*** Source document Section Begins ***

Thread: Fix picksplit with nan values

Fix picksplit with nan values

From
Alexander Korotkov
Date:
Hackers,

PostGIS spotted that picksplit algorithm freezes in infinite loop when dealing with nan values. I discovered same bug is present in core opclasses. Attached patch fixes this issue interpreting nan as value greater than infinity like btree comparison function does. 
This patch contain copy of float8_cmp_internal rather than exposing it from float.c, because it let compiler inline this function.

------
With best regards,
Alexander Korotkov.
Attachment

Re: Fix picksplit with nan values

From
Tom Lane
Date:
Alexander Korotkov <aekorotkov@gmail.com> writes:
> PostGIS spotted that picksplit algorithm freezes in infinite loop when
> dealing with nan values. I discovered same bug is present in core
> opclasses. Attached patch fixes this issue interpreting nan as value
> greater than infinity like btree comparison function does.

*** Source document Section Ends ***
*** Dataset excerpt Section Begins ***

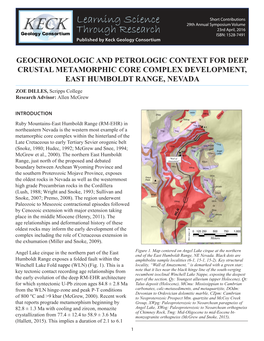 Geochronologic and Petrologic Context for Deep Crustal Metamorphic Core Complex Development, East Humboldt Range, Nevada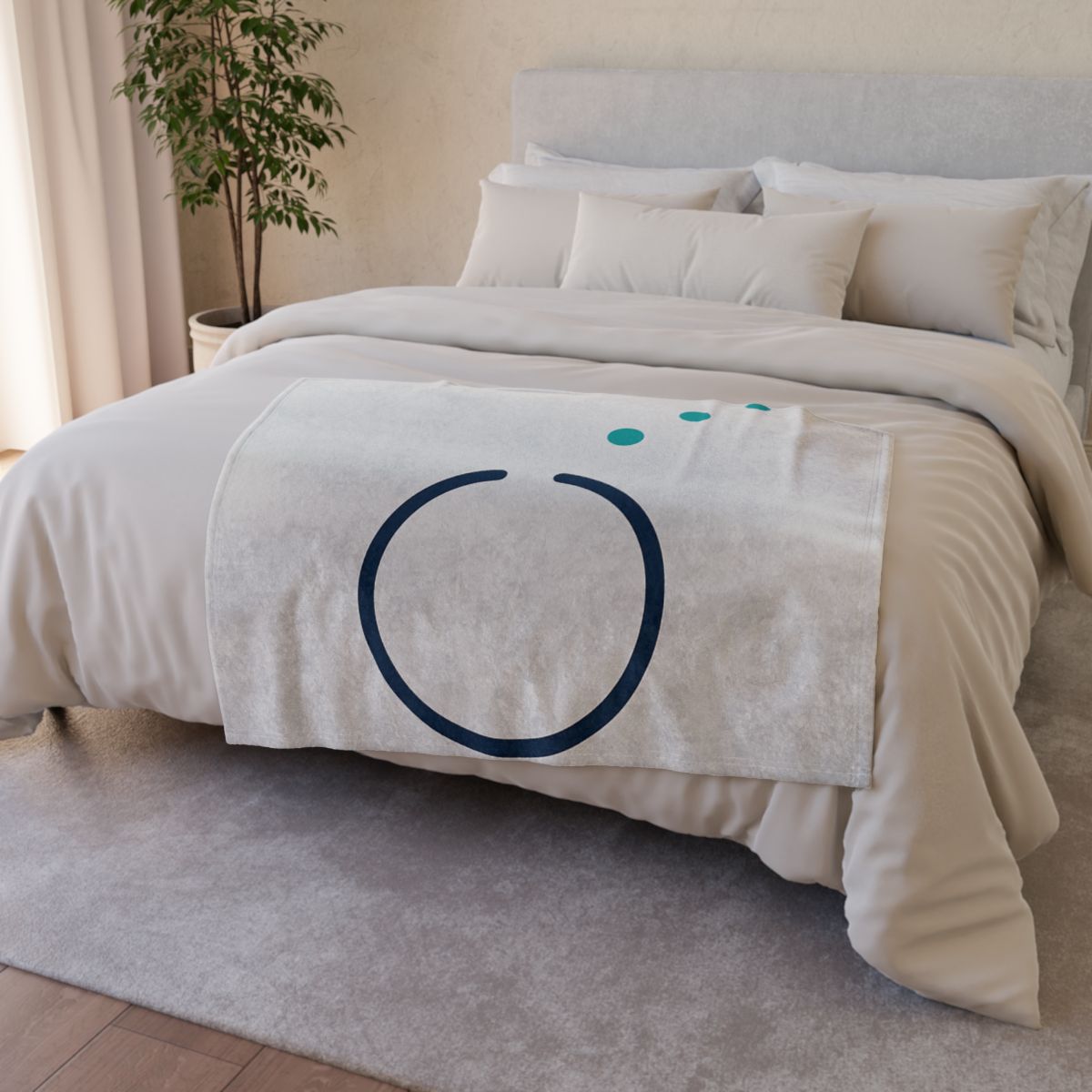 Split Ring And Ascending Dots warm winter blankets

*** Dataset excerpt Section Ends ***

What you need to do —
(a) In the picksplit NaN thread, how does the attached patch interpret NaN values?
(b) Resume the thread on the picksplit NaN fix from the point where it stops.
These lines come from a separate source.

Task answers —
(a) It treats NaN as a value greater than infinity, the same way the btree comparison function does.

(b)
Hm.  Good point, but it seems like some of these hunks are only taking
care of a subset of the possible combinations of input NaNs.  If you're
certain the other combinations are impossible, there should be code
comments explaining why.

BTW, as a stylistic matter, I think it sucks to write     !float8_cmp_internal(x,y)
when what you mean is     float8_cmp_internal(x,y) == 0
The "!" syntax should pretty much only be used for boolean tests IMO.

I do recognize that there's a tradition of writing "!ptr" rather than
"ptr == NULL", which I think is all right in most contexts, mainly
because returning a null pointer has an element of boolean yes-or-no-ness
to it.  When you're doing arithmetic comparisons, though, it's just
confusing.

I wrote another rant about this years ago in the context of complaining
about "!strcmp" tests; there was probably more detail in that, if you
care to look in the archives.
        regards, tom lane



Re: Fix picksplit with nan values

From
Alexander Korotkov
Date:
On Sat, Sep 7, 2013 at 1:47 AM, Tom Lane <tgl@sss.pgh.pa.us> wrote:
Alexander Korotkov <aekorotkov@gmail.com> writes:
> PostGIS spotted that picksplit algorithm freezes in infinite loop when
> dealing with nan values. I discovered same bug is present in core
> opclasses. Attached patch fixes this issue interpreting nan as value
> greater than infinity like btree comparison function does.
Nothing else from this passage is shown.